Wow. Okay, let's start with: Shakespeare, since I was still in grade school when I worked my way through most (I disliked some of the history plays) of his plays in a huge book my parents had on the living room shelf. I worked my way through most of their Encyclopedia Brittanica books too, but they were just factual. Old Will taught me how to hold the reader's interest. I wanted to know how adults thought, what they valued, and I learned a whole lot by reading all of those royalty plays (crowns), comedies (clowns) and tragedies (corpses).

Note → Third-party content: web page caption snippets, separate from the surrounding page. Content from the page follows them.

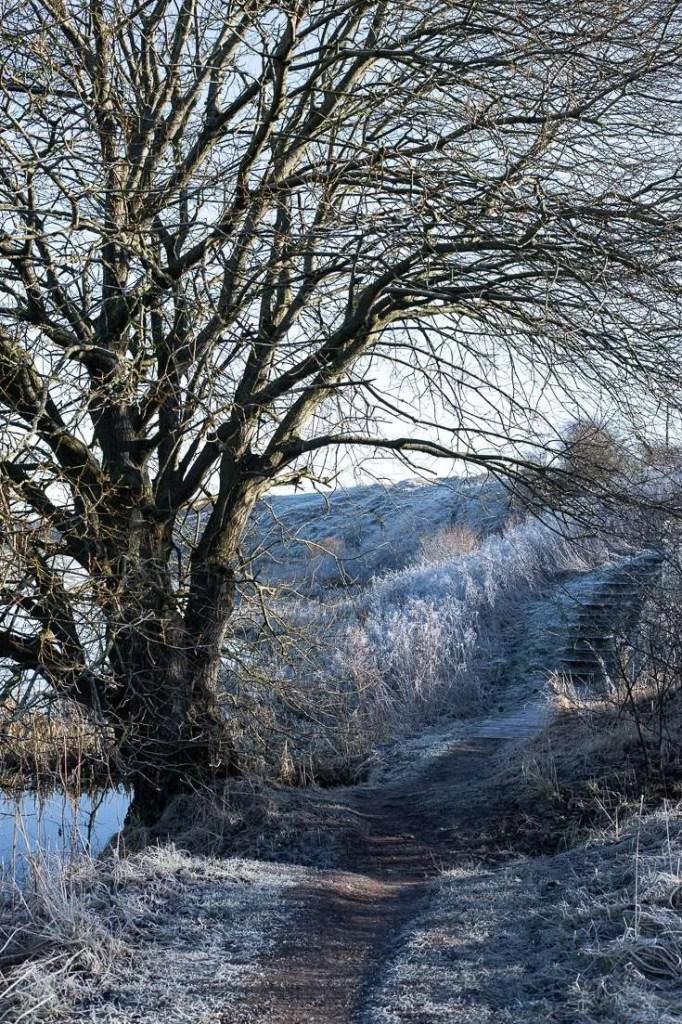 Vinter ved Vandkraftsøen Holstebro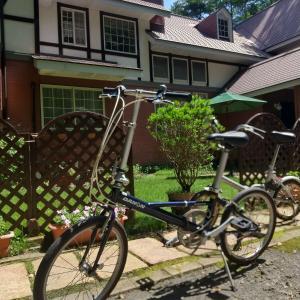 オーナー、自転車をもらうの巻 partⅡ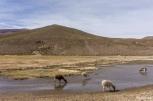Κατεβαίνοντας, το τοπίο γινόταν λίγο πιο ήμερο και μερικές εκατοντάδες από λάμα κι αλπάκα βοσκούσαν ανέμελα / Just a bit lower, the landscape wasn't that wild anymore and some hundreds of llamas and alpacas were eating their grass peacefully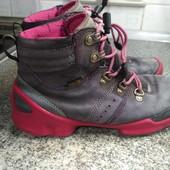 Натуральный нубук, ессо кроссы-ботинки 35 р стелька22 см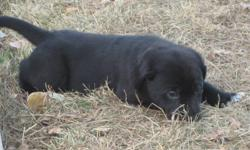We have 3/4 black lab x blue heeler puppies looking for their forever homes.  They are ready to go and looking to give someone unconditional love. We only have 2 girls left. Please call or text 403-619-1674 for more information.
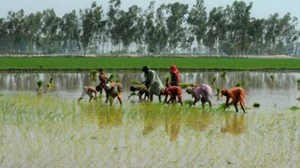 Farmers to get 2 lakh energy efficient pump sets in Andhra Pradesh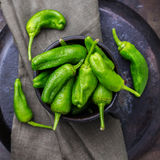 Rohes grünes mexikanisches Spanisch pfeffert Jalapeno stockbild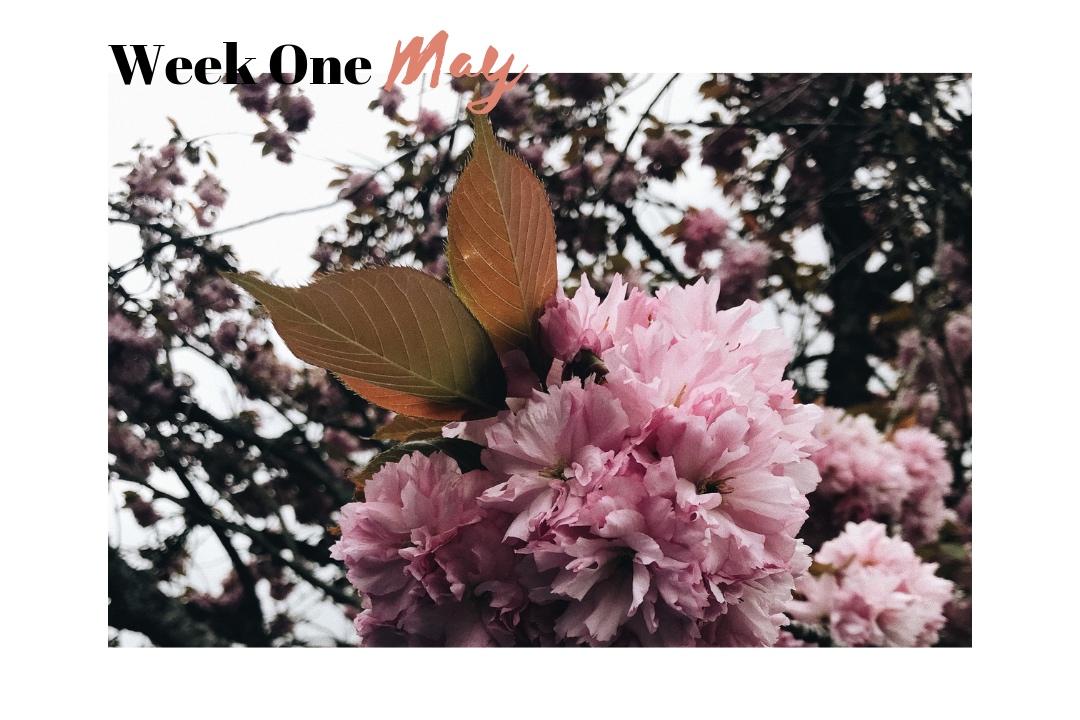 May+Week+One+Membership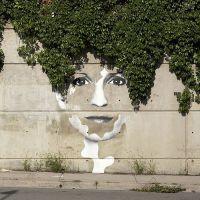 Conheça artes urbanas que interagem com a natureza! Obras de artes que valem a pena conferir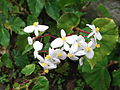 Begonia odorata-yercaud-salem-India.JPG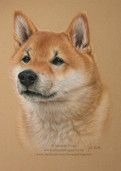 Portrait of Solo the Shiba Inu by Amanda DrAge Art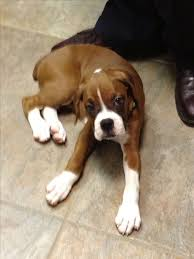 boxer 1075 best images about boxers on pinterest boxer puppies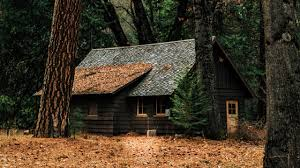 100 House In Forest Small In The Youtube Channel Cover ID 65418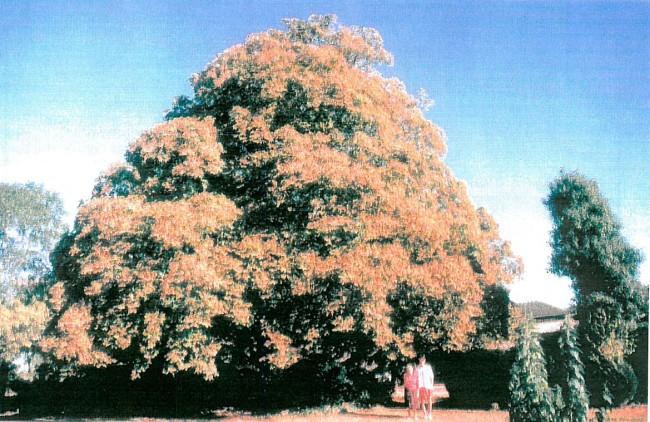 marronnier d 39 inde arbre remarquable sur la commune de couarde la. Black Bedroom Furniture Sets. Home Design Ideas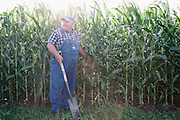 David Brandt emerges from his corn field with a soil sample on his 1,200-acre farm in central Ohio. Brandt grows corn, soy, wheat and hay on his farm that he runs with his wife, Kendra, in Carroll, Ohio. He has been practicing no-till farming since 1971, and has planted cover crops, such as winter peas, cabbage, clover and millet, which return nutrients to the soil, since 1978. His return to these traditional farming practices have allowed Brandt to drastically reduce his usage of fertilizers and pesticides, has increased the soil fertility and strengthened the land's tolerance to drought and excessive rain.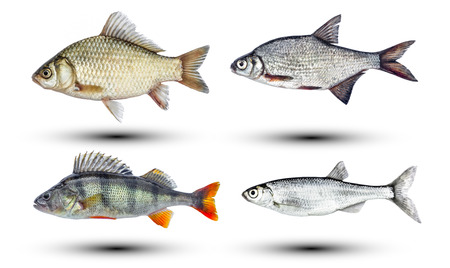 River fish isolated Stock Photo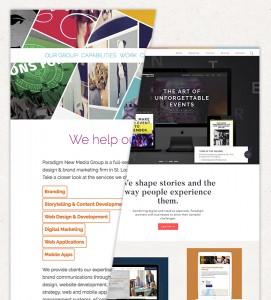 paradigm new website development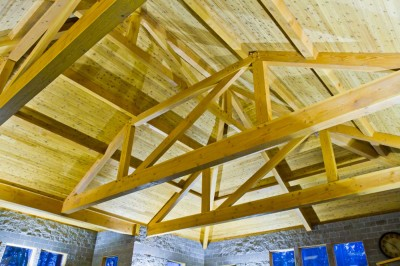 Custom ceiling featuring open beam construction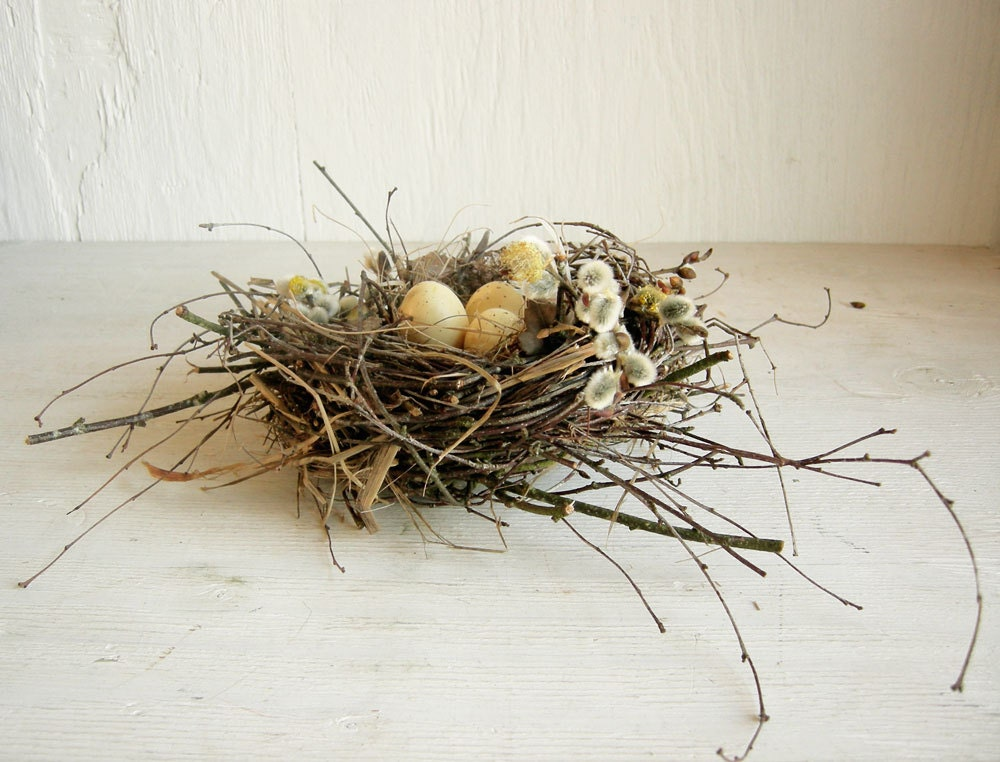 rustic home pussy willow decor bird nest with eggs rustic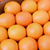 8 kg carton Egypt fresh oranges, Fresh Juicy Oranges Egyptian Valencia Navel Orange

At various times in my college days I was enthralled with Jean Paul Sartre's No Exit, for his Existentialism, and George Bernard Shaw for his plays full of insights on human nature. At that time I also began reading Anne Rice's vampire books, and the one that has stuck with me the longest is Lestat. When Lestat brings his elderly mother across, he's horrified that she wants to head off alone into the woods, but she points out to him that for the first time ever, she doesn't have to fear what any man could do to her, so she's going to live her life HER way from now on. A wet dream for most women, no? But before she leaves they discuss what immortality means. If you live forever, would you improve, to become a better person? Or would you just become more of what you were like in your mortal days? So if you were a pompous jerk, would you grow to be a better humanitarian, or become an even bigger pompous jerk?

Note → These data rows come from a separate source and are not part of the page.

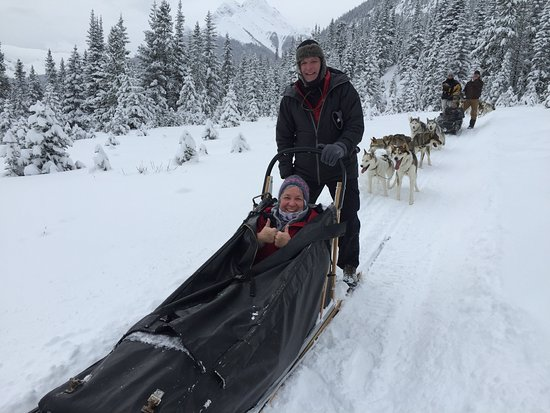 写真Snowy Owl Sled Dog Tours枚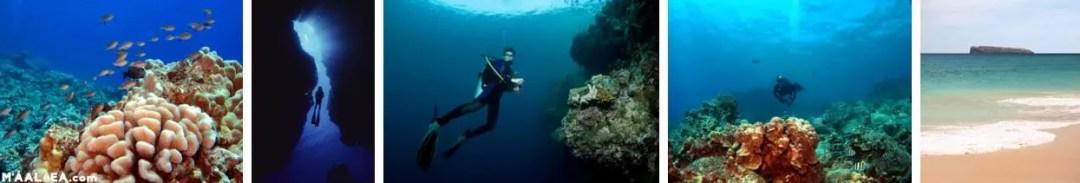 snorkel and scuba in Maui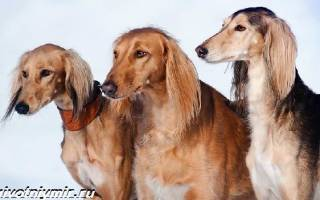 Салюки порода собак описание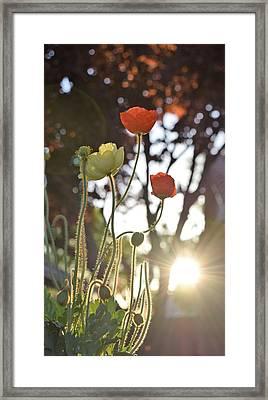 Monday Morning Sunrise Framed Print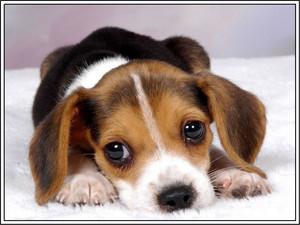 비글 강아지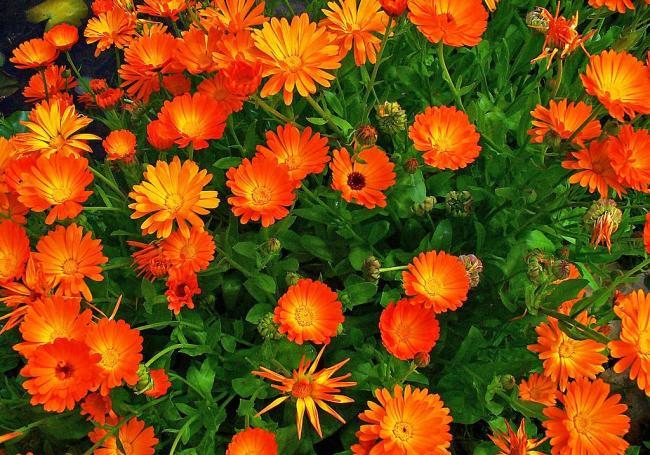 Plantele care sperie tantarii!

Then there are the various books by Desmond Morris, the zoologist who writes about man as a species, as if he was an alien studying us. The Naked Ape is his first, followed by The Human Zoo, with Intimacy next. All of these books examine human behavior in minutia, and I love the insights I've felt as I read them. In the same vein, The Ape That Spoke by John McCrone talks about memory. He explains it as a series of threads that link what we know to what we're seeing and allow us to make sense of our surroundings. He also says memory is based on words, which I've said for years--that's why we don't remember our own babyhood...we didn't have words yet to tie the images in our heads.
The most recent book I've read that changed my thinking is Static, by L.A.Witt. This book won the EPIC award for Sci-Fi in 2013. It makes you question gender and love on a most basic level. I laughed in some parts and cried in others. The book became a part of me so much that I'm still thinking about its ideas months after reading it, and I gave copies to friends/relatives as gifts to share it with them and support the author.
What about you? What books have changed you mentally?